The claim process will usually require adding medical billing codes for the specific equipment. These billing codes, called HCPCS (Healthcare Common Procedure Coding System) codes, are uniform and standard practice during the claims process. Patients should plan on submitting their purchase invoice with the claim form, as proof of purchase. It’s important that your invoice and billing codes match up. One common issue is that a CPAP mask and headgear have separate billing codes, though they are often sold together. We provide the following list of the most common HCPCS codes for your convenience.
CPAP Equipment Item – HCPCS Code
- CPAP Machine – E0601
- BiPAP Machine – E0470
- BiPAP-ST Machine – E0471
- Full Face Mask – A7030
- Full Face Mask Cushion – A7031
- Nasal Face Mask – A7044
- Nasal Face Mask Cushion – A7032
- Nasal Pillows Mask – A7034
- Nasal Pillows – A7033
- CPAP Headgear – A7035
- CPAP Tubing – A7037
- Disposable Filter – A7038
- Non-disposable filter – A7039
- CPAP Humidifier – E0561
- CPAP Heated Humidifier – E0562
- Humidifier Chamber – A7046
- CPAP Chin Strap – A7036
Can I use my Health Savings Account (HSA) or Flex Savings Account (FSA) for CPAP Equipment?
We accept FSA and HSA dollars for all prescription and even some non-prescription CPAP supplies (including machines, masks, batteries, and cleaners!), as long as your FSA or HSA card is affiliated with a major credit card.
Using a Health Savings Account (HSA) or Flex Savings Account (FSA) can be an effective strategy for reducing health costs, particularly known fixed costs like CPAP. Patients utilizing an HSA/FSA can deposit (or have the employer deposit) funds into the account tax-free for medical expenses. Most CPAP equipment is eligible for HSA/FSA coverage, while we are able to use these funds for purchases from our site. Please make sure you use those funds before your plan year-end so as to not lose them.

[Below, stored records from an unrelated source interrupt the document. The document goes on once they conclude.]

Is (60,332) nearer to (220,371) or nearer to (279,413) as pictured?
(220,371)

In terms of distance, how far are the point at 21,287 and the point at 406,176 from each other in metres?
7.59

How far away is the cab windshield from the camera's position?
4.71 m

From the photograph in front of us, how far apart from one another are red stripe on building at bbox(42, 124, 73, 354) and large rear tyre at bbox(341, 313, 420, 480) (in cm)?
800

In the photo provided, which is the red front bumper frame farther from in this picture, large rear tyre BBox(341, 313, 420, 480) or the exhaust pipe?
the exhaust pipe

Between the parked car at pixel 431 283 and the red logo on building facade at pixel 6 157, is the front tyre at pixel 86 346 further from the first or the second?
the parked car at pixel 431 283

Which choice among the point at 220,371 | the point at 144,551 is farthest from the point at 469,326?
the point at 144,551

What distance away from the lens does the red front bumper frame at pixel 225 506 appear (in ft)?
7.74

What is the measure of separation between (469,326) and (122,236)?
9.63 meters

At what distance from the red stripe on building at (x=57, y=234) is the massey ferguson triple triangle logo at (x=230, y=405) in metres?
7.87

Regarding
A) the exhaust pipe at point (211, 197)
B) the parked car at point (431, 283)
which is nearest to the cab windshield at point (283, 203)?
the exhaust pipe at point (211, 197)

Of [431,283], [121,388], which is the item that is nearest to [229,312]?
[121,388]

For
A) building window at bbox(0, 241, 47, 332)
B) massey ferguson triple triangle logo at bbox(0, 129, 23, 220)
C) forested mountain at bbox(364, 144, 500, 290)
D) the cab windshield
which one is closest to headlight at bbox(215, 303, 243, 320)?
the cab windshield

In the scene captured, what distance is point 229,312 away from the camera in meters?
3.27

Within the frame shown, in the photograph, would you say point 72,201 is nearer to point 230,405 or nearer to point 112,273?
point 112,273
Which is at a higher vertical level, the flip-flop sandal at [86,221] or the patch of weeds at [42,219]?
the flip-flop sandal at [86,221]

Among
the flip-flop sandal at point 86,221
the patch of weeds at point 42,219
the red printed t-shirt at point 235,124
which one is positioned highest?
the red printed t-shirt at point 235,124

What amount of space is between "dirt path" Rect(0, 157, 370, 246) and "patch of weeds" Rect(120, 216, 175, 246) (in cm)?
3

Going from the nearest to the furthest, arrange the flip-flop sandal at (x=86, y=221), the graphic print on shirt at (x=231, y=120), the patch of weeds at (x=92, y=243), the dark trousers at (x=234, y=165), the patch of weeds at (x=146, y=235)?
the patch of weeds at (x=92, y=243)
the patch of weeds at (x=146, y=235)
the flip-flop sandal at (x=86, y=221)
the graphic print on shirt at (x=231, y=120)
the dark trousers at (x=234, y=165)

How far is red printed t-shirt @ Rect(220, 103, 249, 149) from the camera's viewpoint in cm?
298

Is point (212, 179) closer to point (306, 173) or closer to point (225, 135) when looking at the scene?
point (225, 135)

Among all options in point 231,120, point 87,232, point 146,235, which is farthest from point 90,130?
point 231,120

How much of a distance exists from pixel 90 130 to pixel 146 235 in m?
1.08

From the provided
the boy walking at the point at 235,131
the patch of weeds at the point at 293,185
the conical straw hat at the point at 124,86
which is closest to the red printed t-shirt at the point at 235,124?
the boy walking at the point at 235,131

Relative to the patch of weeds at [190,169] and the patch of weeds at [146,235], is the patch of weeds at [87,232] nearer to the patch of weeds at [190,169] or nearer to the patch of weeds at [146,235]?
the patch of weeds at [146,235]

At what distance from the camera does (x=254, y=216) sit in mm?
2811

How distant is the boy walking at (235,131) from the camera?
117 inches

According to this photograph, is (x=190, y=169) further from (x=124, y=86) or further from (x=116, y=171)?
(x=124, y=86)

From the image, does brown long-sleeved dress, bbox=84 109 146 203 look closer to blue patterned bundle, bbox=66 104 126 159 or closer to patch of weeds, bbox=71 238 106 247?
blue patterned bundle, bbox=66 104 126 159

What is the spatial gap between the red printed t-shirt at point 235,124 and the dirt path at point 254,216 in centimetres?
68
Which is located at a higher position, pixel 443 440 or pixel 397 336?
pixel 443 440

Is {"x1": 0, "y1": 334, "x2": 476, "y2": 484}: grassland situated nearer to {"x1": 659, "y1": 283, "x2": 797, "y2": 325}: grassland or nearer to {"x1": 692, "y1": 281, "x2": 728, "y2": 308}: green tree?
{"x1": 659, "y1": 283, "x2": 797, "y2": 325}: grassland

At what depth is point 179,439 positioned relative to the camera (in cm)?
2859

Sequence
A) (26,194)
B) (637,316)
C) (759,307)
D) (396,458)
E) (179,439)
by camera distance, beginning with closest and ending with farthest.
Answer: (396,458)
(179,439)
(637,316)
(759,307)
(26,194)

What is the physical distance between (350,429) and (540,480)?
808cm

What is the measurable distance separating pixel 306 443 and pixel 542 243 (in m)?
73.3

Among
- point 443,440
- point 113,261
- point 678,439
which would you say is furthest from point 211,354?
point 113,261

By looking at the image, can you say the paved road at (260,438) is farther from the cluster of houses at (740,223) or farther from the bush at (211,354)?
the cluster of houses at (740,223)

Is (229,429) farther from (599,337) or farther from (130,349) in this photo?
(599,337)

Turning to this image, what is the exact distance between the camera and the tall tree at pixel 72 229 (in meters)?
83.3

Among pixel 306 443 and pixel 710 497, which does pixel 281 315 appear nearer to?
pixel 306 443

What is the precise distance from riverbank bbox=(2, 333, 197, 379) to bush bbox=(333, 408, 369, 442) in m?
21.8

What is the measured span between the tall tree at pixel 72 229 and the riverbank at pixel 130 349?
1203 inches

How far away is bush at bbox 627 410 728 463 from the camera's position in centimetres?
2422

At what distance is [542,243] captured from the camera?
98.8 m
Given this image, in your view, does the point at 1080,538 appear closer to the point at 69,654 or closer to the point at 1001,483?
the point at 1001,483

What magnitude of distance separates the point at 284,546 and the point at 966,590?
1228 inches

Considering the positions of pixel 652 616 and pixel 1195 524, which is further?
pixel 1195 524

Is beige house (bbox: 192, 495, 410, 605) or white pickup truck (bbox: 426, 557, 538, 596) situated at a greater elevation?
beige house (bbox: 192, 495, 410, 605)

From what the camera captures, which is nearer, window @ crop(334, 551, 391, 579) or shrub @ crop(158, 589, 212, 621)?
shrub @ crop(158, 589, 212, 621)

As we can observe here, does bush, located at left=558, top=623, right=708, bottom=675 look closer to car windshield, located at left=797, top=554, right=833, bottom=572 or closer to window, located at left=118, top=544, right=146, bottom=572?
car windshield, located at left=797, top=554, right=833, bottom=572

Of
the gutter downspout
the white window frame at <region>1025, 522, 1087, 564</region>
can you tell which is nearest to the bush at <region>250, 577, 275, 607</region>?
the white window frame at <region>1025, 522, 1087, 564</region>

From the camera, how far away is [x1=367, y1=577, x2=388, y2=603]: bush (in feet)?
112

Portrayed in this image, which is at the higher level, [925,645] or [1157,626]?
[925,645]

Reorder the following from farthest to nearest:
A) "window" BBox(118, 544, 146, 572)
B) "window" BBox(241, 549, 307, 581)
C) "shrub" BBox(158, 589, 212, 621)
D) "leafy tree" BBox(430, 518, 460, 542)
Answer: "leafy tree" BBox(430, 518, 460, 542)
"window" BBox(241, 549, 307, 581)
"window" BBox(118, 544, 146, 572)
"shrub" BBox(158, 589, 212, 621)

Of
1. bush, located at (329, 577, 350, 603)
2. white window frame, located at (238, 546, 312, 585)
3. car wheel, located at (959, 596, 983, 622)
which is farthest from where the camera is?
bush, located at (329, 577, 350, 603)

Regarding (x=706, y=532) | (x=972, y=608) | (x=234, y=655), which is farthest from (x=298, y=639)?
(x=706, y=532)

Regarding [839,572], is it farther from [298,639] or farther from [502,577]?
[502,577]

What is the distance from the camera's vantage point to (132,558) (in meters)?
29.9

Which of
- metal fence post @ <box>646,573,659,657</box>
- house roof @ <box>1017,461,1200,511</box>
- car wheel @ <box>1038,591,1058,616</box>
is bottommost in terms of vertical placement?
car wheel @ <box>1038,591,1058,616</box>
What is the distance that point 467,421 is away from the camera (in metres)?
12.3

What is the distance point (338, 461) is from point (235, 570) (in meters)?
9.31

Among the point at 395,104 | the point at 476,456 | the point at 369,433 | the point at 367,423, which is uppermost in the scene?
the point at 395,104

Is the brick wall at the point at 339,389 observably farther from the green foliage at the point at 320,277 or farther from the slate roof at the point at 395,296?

Flexible spending accounts (FSA) and health savings accounts (HSA) are programs that allow you to set aside money (before taxes) for specific health care expenses. If you’re unsure whether or not you have an FSA or HSA, please check with your employer or insurance company.
Can I Afford CPAP Therapy Without Insurance?
One of our stated missions is to provide our customers with the best CPAP products available at the most cost-effective prices, not limited by insurance barriers. Our CPAP products are offered at rates that are often significantly discounted from standard MSRP, so much so that they can be a viable option for uninsured patients. We also serve as an attractive alternative for those patients with high-deductible plans. If your CPAP therapy is truly an out of pocket expense, why pay extra to go through more expensive and less convenient channels? We hope to offer you affordable options worth considering.